Arbeitet das Kind konzentriert? Oft sitzen Kinder deshalb lange über ihren Aufgaben, weil sie zwischendurch an andere Dinge denken oder sich mit anderem beschäftigen: Ist ein Zweitklässler zum Beispiel während seiner Hausaufgaben aufgestanden und hat mit seinen Geschwistern gesprochen oder dem Fernseher einen kurzen Zwischenbesuch abgestattet, wird klar, warum er die Aufgaben in der dafür vorgesehenen Zeit nicht erledigen konnte. Aber es kann auch sein, dass das Kind lustlos oder unkonzentriert an die Aufgaben herangegangen ist, und es deshalb länger gedauert hat.

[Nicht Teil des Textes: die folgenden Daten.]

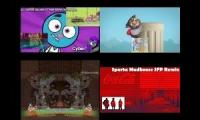 Thumbnail of Sparta Remix Quparison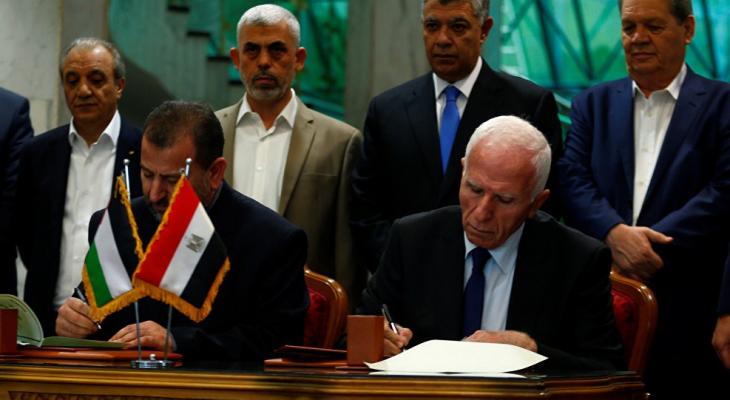 تفاصيل: اتفاق القاهرة كان سينهار في آخر لحظة لولا التدخل المصري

Mitunter fallen einem Kind auch manche Fächer schwerer als andere. Ist man sich aber sicher, dass das Kind konzentriert und ohne Pause gearbeitet hat und trotzdem wesentlich länger ( mehr als eine Viertelstunde) für seine Hausaufgaben braucht, kann man die Eltern befreundeter Klassenkameraden fragen, wie lange die Aufgaben dort in der Regel dauern. Haben mehrere Elternpaare den Eindruck, dass die Kinder zu lange an ihren Aufgaben sitzen, weil sie offensichtlich zu viel aufbekommen, kann ein Gespräch mit dem Lehrer hilfreich sein.
Gehört das Kind aber eher zur Kategorie der Träumer oder hat es die Angewohnheit, sich schnell ablenken zu lassen, hilft ein Kurzzeitwecker. Dieser wird auf die Arbeitszeit eingestellt, in der das Kind die Aufgaben eigentlich ohne Mühe schaffen könnte. Ist es zum Zeitpunkt des Klingels erst zur Hälfte fertig, kann man gemeinsam überlegen, woran dies liegt und was nun zu tun ist.